● Exercise brief
Reproduce the material below verbatim, beginning at the line containing "Is it the case" and ending after the line containing "the brick wall at point (7, 64), the", with both of those lines included. Leave the pictures out of your output.

● Dataset records
.....

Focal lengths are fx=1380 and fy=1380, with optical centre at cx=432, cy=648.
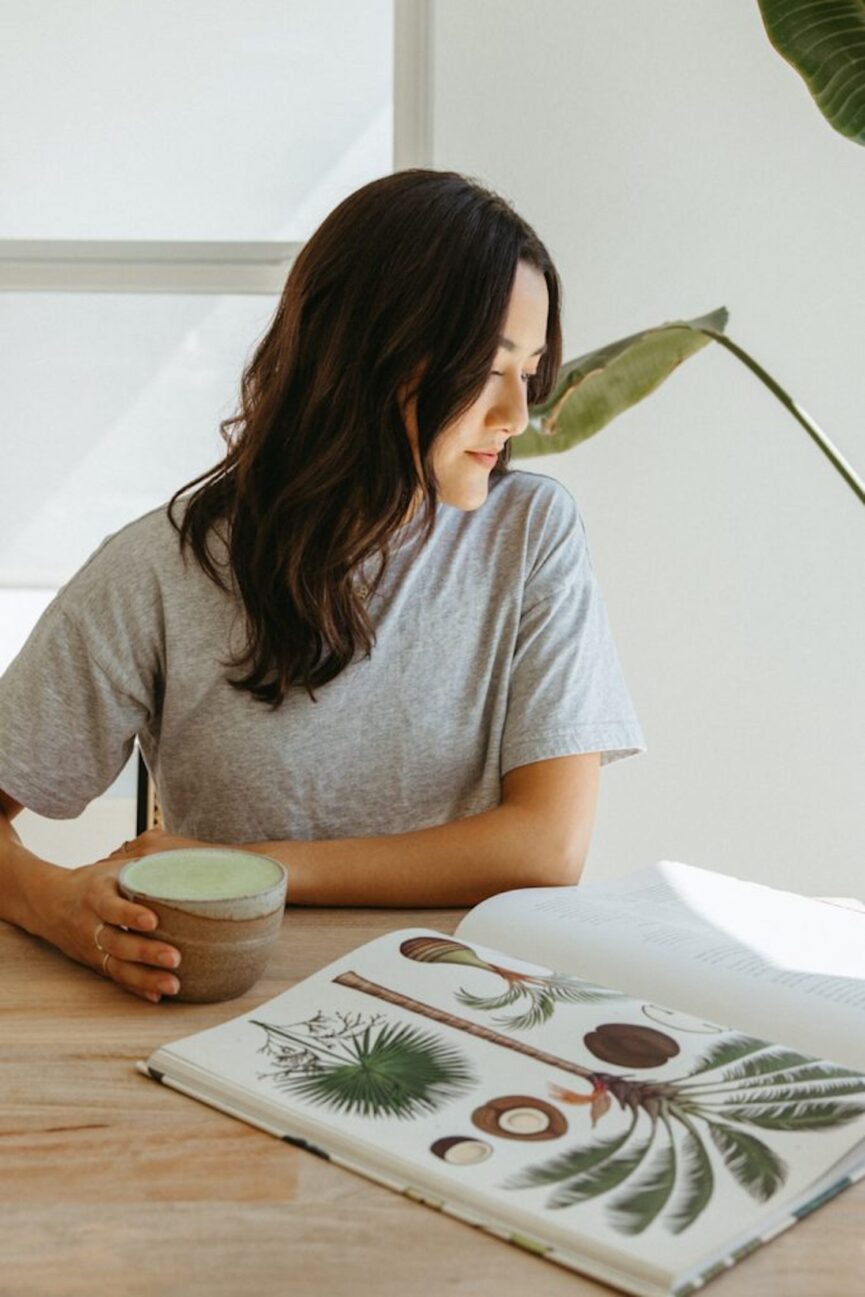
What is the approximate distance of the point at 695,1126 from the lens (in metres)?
0.64

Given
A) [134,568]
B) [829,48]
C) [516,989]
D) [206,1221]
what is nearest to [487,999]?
[516,989]

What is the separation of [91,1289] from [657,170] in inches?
76.4

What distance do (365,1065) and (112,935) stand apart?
0.20 m

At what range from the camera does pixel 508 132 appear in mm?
2123

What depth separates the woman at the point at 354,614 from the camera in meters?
1.24

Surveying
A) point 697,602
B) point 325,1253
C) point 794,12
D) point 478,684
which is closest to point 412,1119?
point 325,1253

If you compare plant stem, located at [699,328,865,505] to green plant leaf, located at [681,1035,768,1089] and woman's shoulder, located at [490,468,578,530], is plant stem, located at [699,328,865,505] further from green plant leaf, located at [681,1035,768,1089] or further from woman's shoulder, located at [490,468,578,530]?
green plant leaf, located at [681,1035,768,1089]

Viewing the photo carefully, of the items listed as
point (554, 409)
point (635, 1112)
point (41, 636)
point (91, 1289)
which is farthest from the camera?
point (554, 409)

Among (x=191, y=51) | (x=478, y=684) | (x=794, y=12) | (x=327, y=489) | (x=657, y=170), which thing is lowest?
(x=478, y=684)

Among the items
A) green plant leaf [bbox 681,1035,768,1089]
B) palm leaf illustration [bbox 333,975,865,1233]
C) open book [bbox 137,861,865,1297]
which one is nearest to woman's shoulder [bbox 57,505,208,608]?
open book [bbox 137,861,865,1297]

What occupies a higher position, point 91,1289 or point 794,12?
point 794,12

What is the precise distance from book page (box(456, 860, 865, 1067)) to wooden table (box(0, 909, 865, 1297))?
17cm

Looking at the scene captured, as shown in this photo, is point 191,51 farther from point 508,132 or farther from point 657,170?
point 657,170

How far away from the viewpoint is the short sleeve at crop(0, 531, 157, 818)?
48.2 inches
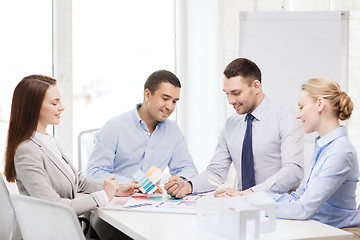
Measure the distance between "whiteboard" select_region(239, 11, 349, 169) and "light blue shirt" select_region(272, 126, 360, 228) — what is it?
57.4 inches

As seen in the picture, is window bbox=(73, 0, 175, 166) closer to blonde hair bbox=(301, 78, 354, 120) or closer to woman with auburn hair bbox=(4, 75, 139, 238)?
woman with auburn hair bbox=(4, 75, 139, 238)

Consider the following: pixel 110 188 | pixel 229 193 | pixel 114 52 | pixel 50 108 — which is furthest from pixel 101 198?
pixel 114 52

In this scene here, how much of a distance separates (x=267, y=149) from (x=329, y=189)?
75 centimetres

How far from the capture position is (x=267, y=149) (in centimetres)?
274

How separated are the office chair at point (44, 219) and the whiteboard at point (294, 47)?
214 cm

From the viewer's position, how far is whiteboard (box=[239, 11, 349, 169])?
3.62 m

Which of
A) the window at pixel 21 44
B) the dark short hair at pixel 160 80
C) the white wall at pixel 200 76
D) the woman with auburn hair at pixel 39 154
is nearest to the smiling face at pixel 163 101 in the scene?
the dark short hair at pixel 160 80

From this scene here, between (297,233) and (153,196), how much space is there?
824 millimetres

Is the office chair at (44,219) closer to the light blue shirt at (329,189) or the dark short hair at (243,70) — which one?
the light blue shirt at (329,189)

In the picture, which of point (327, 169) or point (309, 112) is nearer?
point (327, 169)

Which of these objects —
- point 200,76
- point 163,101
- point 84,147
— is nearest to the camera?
point 163,101

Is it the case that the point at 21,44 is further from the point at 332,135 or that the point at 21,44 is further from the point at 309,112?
the point at 332,135

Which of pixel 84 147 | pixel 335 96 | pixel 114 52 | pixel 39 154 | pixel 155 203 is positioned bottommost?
pixel 155 203

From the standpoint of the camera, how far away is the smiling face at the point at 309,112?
222cm
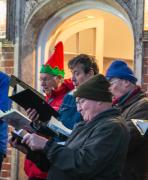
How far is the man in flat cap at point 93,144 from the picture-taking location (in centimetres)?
238

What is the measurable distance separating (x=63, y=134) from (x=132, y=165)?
0.50 m

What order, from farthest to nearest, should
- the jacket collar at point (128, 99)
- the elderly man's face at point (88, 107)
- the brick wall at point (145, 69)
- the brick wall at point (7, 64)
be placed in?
the brick wall at point (7, 64), the brick wall at point (145, 69), the jacket collar at point (128, 99), the elderly man's face at point (88, 107)

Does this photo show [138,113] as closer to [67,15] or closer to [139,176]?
[139,176]

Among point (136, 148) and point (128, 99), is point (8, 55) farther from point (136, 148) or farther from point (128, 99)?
point (136, 148)

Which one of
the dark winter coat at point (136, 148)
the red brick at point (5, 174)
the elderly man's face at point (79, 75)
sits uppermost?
the elderly man's face at point (79, 75)

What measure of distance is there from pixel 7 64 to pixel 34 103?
2.63 metres

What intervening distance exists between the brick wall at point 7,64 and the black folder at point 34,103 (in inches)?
101

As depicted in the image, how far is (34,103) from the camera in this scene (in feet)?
10.2

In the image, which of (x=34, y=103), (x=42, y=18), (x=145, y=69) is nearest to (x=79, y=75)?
(x=34, y=103)

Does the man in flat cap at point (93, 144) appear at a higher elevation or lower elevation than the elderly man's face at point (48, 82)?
lower

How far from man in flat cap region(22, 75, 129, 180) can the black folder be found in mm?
434

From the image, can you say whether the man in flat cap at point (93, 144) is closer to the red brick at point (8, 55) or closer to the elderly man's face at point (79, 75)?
the elderly man's face at point (79, 75)

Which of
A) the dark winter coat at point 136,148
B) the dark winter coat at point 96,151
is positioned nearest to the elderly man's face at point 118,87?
the dark winter coat at point 136,148

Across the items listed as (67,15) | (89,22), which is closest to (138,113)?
(67,15)
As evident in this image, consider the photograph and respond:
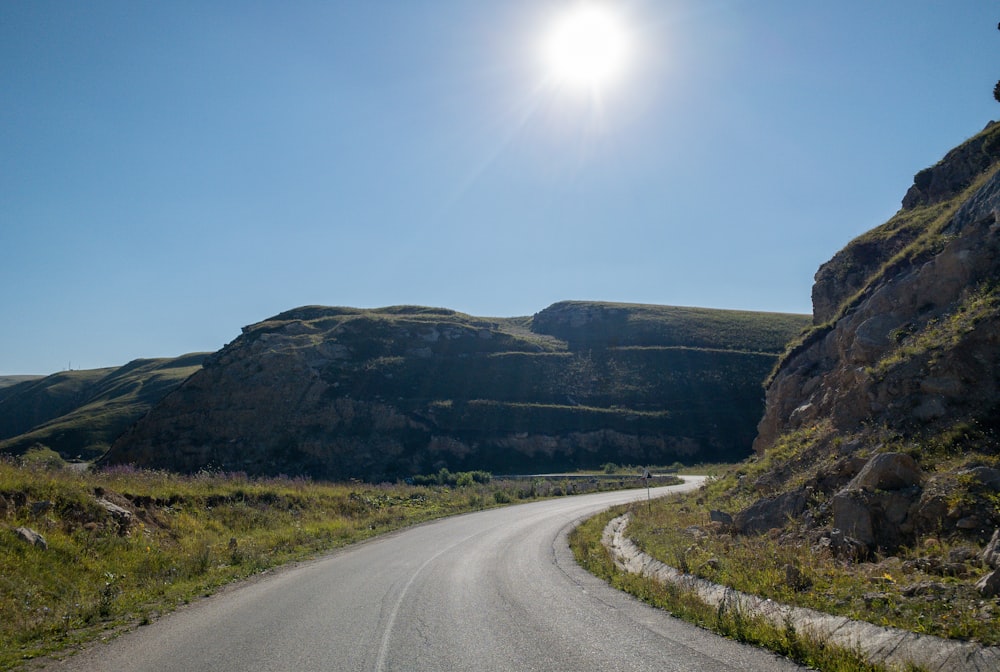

.....

● Written answer
Is it the case that the point at 21,44 is further from the point at 332,135 or that the point at 21,44 is further from the point at 309,112?
the point at 332,135

Which of pixel 84 147 | pixel 335 96 | pixel 114 52 | pixel 39 154 | pixel 155 203 is positioned bottommost?
pixel 155 203

From the standpoint of the camera, how far away is the smiling face at the point at 309,112?
222cm
How far is the man in flat cap at point 93,144 from the picture-taking location (in centimetres)?
238

What is the measurable distance separating (x=63, y=134) from (x=132, y=165)?
0.50 m

What order, from farthest to nearest, should
- the jacket collar at point (128, 99)
- the elderly man's face at point (88, 107)
- the brick wall at point (145, 69)
- the brick wall at point (7, 64)
be placed in?
the brick wall at point (7, 64), the brick wall at point (145, 69), the jacket collar at point (128, 99), the elderly man's face at point (88, 107)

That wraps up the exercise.